____ TEXTAUSZUG

Ich bin Angler. Wie es dazu gekommen ist, kann ich gar nicht mal sagen. Es war mit sechs Jahren plötzlich da. Bleibend, so wie die Zähne, die dann kamen, wenn man mal von den Kronen absieht. Und fast vierzig Jahre wäre mir ein Zacken aus derselben gefallen, hätte man mich beim Stippen erwischt. Da war ich, zwar nicht militant, aber immerhin eisenhart, ein Nur-Fliegenfischer. Zwei, drei Spinnruten standen wohl auch rum, aber nur für Ostseestürme und Küchenzander. Na ja, und zum Plattfischangeln im Kajak. Aber ich haben bis zum heutigen Tag in allen Sorten Süßwasser weder Bach-, Regenbogenforelle noch Äsche, geschweige denn Lachs, Steelhead oder Meerforelle, je anders gefangen als mit einer Fliege.
Es waren und sind wohl Gedanken über das Alter, die mich vor einiger Zeit dazu gebracht haben, über meine Interessen und Passionen nachzudenken. Fliegenfischen und Jagd schließen sich zwar nicht aus, aber im Kern kam ich zu der Erkenntnis, dass ich trotz meiner Faszination für das Weidwerk kein Jäger bin und gab das folgerichtig auf. Das war schon ein Einschnitt, denn Waffen sind wie Ruten und Rollen ein sehr emotionaler Besitz. Aus dem Golfclub auszutreten war eher leicht, denn meine beste Freundin hat Rücken und konnte nicht länger spielen. Außerdem konnte ich das gesparte Geld in den Angeletat umbuchen. Obwohl das keine Buchung ist, die man seiner Frau erklären kann. Dem Baumschnitt meiner Hobbies fiel auch meine Triumph Bonneville zum Opfer, mit der ich ohnehin nur bei Sonnenschein zur Arbeit hin und zurück gefahren bin. Weitere Einschnitte waren nicht nötig, denn die Nachweise Tauchen zu können, Boote und Segelwagen steuern zu dürfen fressen ja kein Brot.
Das alles tippt sich hier so flott hin, aber glauben Sie mir, so einfach war das nicht. Und es hat auch länger als 40 Tage gedauert. Mit großer Klarheit aber sah ich zum Schluss: Ich bin Angler. Und meine Holz- und Metallwerkstatt sind nur ein Teil dieser einen, nun bald lebenslangen Passion.
Noch wichtiger als diese Erkenntnis war aber diese: Ich angle zu wenig! Fliegenbinden, Rutenbauen und Rollenbauen lenken einen wunderbar davon ab, dass man als Nordniedersachse eigentlich immer bloß auf Angelwochen hinlebt, sie vorbereitet, herbeisehnt und wartet, um nach sieben Tagen am Wasser dann wieder in einen neuen Vorbereitungszeitraum zu verfallen. Und weil ich so gerne binde und werkel, war ich für diesen Rhythmus wie geschaffen.

________
____ GEGEBENE EINTRÄGE

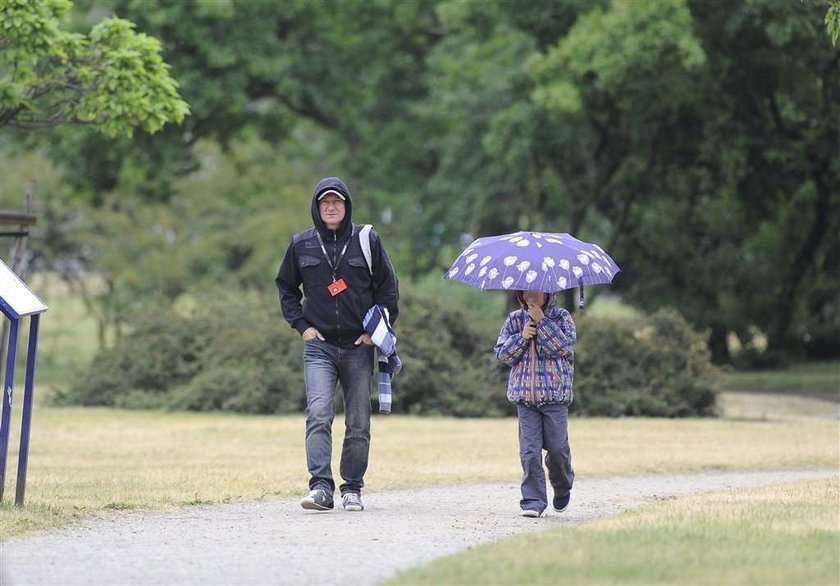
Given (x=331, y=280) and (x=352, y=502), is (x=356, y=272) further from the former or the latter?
(x=352, y=502)

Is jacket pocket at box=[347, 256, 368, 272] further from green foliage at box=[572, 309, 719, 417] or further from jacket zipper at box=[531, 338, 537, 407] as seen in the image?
green foliage at box=[572, 309, 719, 417]

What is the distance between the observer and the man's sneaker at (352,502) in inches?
406

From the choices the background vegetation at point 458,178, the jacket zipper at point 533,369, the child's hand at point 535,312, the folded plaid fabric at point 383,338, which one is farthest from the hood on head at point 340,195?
the background vegetation at point 458,178

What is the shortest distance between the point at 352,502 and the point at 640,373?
35.0 feet

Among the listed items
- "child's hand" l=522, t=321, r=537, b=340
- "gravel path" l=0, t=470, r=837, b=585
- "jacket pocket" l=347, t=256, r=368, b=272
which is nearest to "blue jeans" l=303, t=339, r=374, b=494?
"gravel path" l=0, t=470, r=837, b=585

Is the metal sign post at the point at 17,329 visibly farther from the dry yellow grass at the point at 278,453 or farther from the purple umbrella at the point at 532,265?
the purple umbrella at the point at 532,265

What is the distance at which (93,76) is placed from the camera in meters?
14.5

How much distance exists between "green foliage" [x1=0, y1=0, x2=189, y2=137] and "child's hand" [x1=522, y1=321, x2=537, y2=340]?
5578 millimetres

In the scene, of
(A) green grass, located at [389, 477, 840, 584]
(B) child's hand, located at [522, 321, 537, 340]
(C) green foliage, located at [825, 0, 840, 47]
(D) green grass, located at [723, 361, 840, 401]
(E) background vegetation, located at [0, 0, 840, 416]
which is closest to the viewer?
(A) green grass, located at [389, 477, 840, 584]

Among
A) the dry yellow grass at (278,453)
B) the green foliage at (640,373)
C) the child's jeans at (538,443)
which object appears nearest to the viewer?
the child's jeans at (538,443)

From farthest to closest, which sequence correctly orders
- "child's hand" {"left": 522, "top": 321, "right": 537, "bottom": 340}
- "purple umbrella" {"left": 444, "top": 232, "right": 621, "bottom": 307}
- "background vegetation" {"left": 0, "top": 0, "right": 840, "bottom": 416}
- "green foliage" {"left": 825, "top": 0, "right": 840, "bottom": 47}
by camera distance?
"background vegetation" {"left": 0, "top": 0, "right": 840, "bottom": 416}, "green foliage" {"left": 825, "top": 0, "right": 840, "bottom": 47}, "child's hand" {"left": 522, "top": 321, "right": 537, "bottom": 340}, "purple umbrella" {"left": 444, "top": 232, "right": 621, "bottom": 307}

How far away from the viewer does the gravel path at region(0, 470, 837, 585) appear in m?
7.67

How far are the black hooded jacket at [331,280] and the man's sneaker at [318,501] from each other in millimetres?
964

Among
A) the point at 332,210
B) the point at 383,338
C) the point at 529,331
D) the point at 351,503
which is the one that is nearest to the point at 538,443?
the point at 529,331
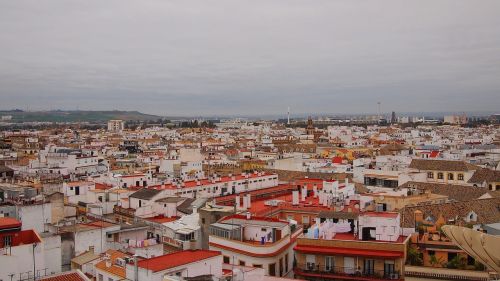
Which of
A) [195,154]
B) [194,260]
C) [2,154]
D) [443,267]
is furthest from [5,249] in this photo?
[2,154]

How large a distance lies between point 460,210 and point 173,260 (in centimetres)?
2012

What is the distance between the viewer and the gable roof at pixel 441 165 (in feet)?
175

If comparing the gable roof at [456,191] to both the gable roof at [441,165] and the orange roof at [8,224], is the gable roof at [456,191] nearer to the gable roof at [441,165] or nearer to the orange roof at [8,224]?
the gable roof at [441,165]

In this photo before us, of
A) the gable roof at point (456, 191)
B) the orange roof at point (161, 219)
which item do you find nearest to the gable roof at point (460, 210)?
the gable roof at point (456, 191)

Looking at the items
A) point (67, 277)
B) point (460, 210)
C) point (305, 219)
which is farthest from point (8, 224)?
point (460, 210)

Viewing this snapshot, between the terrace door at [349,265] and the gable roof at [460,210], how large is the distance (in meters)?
7.97

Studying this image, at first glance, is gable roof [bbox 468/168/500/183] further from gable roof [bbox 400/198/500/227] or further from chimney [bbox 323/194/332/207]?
chimney [bbox 323/194/332/207]

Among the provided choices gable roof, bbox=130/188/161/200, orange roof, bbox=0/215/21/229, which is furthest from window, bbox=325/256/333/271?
gable roof, bbox=130/188/161/200

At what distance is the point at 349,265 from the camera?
78.3 ft

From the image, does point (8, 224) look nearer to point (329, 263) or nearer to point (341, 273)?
point (329, 263)

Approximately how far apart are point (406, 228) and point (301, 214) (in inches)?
347

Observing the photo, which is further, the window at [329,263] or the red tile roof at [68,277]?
the window at [329,263]

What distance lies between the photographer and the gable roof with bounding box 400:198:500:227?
106 ft

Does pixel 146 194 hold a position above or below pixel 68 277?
above
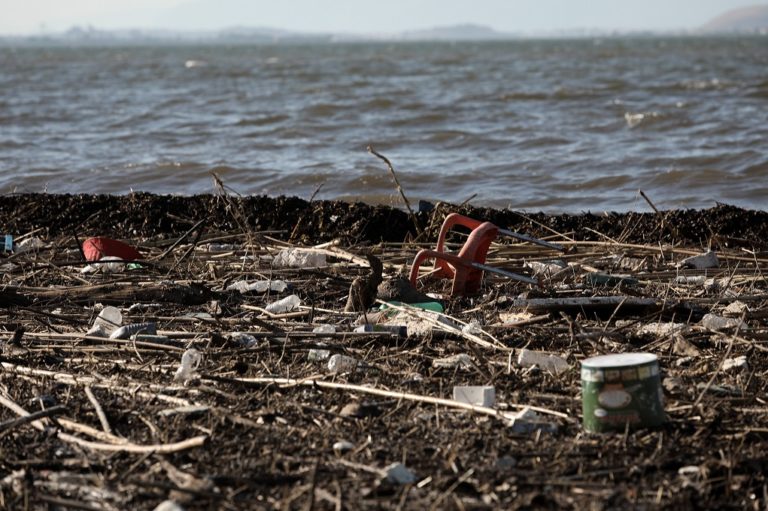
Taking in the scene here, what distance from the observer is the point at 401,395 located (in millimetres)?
3613

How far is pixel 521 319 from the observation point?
462 cm

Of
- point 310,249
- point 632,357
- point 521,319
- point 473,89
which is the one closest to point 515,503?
point 632,357

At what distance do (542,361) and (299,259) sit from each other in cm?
234

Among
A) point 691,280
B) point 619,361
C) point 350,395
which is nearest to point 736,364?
point 619,361

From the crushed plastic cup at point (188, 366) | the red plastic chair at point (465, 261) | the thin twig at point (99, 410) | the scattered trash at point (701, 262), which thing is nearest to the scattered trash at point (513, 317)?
the red plastic chair at point (465, 261)

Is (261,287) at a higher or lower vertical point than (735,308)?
lower

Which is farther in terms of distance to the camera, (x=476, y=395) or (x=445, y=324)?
(x=445, y=324)

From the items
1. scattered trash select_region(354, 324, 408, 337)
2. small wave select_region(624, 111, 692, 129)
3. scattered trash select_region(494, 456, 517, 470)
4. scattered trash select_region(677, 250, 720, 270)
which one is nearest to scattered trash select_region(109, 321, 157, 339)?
scattered trash select_region(354, 324, 408, 337)

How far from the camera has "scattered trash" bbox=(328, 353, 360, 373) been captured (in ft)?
13.1

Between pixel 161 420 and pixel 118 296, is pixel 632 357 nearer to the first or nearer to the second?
pixel 161 420

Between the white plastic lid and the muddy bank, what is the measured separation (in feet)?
11.1

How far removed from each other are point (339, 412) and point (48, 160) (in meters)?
11.5

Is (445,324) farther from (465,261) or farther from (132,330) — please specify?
(132,330)

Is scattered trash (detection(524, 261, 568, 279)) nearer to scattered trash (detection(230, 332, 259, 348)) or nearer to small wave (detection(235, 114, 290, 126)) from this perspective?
scattered trash (detection(230, 332, 259, 348))
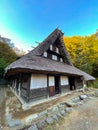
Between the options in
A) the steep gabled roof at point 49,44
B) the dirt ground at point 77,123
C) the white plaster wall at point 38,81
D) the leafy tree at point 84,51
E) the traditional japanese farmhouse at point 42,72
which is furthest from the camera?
the leafy tree at point 84,51

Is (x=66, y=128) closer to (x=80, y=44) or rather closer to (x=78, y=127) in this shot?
(x=78, y=127)

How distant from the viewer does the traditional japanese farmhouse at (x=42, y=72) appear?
486 centimetres

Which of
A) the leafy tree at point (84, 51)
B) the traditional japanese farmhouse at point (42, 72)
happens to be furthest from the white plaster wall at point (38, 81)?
the leafy tree at point (84, 51)

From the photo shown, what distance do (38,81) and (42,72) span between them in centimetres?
72

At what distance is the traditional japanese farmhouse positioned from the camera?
486 cm

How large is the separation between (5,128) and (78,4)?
10.0m

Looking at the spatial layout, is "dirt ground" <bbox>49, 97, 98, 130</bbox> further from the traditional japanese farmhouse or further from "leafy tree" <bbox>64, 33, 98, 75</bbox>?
"leafy tree" <bbox>64, 33, 98, 75</bbox>

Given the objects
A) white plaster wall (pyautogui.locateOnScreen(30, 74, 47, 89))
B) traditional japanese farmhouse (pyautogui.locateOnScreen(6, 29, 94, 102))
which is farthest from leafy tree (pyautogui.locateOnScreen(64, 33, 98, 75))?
white plaster wall (pyautogui.locateOnScreen(30, 74, 47, 89))

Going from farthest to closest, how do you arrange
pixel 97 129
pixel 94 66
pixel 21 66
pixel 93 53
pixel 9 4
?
pixel 94 66
pixel 93 53
pixel 9 4
pixel 21 66
pixel 97 129

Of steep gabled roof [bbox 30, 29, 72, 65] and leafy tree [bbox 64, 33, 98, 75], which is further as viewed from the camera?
leafy tree [bbox 64, 33, 98, 75]

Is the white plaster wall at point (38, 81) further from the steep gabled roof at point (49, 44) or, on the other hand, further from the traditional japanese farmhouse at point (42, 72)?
the steep gabled roof at point (49, 44)

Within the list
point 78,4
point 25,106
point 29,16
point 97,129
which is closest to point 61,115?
point 97,129

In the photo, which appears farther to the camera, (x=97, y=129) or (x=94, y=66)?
(x=94, y=66)

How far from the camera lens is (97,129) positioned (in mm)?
Answer: 2736
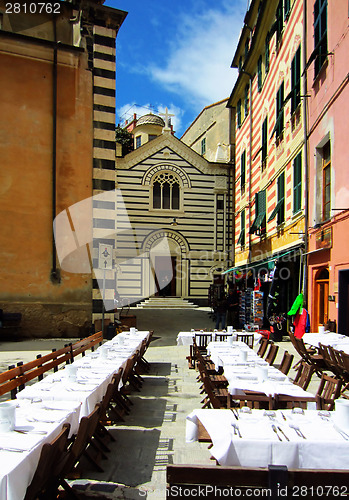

________

## GESUCHT WIRD:
Beantworte kurz diese Fragen zum Text übers Angeln:
1. In welchem Alter war die Lust am Angeln plötzlich da?
2. Welches Motorrad wurde beim Aussortieren der Hobbys abgegeben?
3. Welche Erkenntnis war noch wichtiger als die, Angler zu sein?
Die Einträge braucht man hier nicht.

## GELÖSTE AUFGABE:
1. Mit sechs Jahren.
2. Eine Triumph Bonneville.
3. Dass zu wenig geangelt wird („Ich angle zu wenig!“).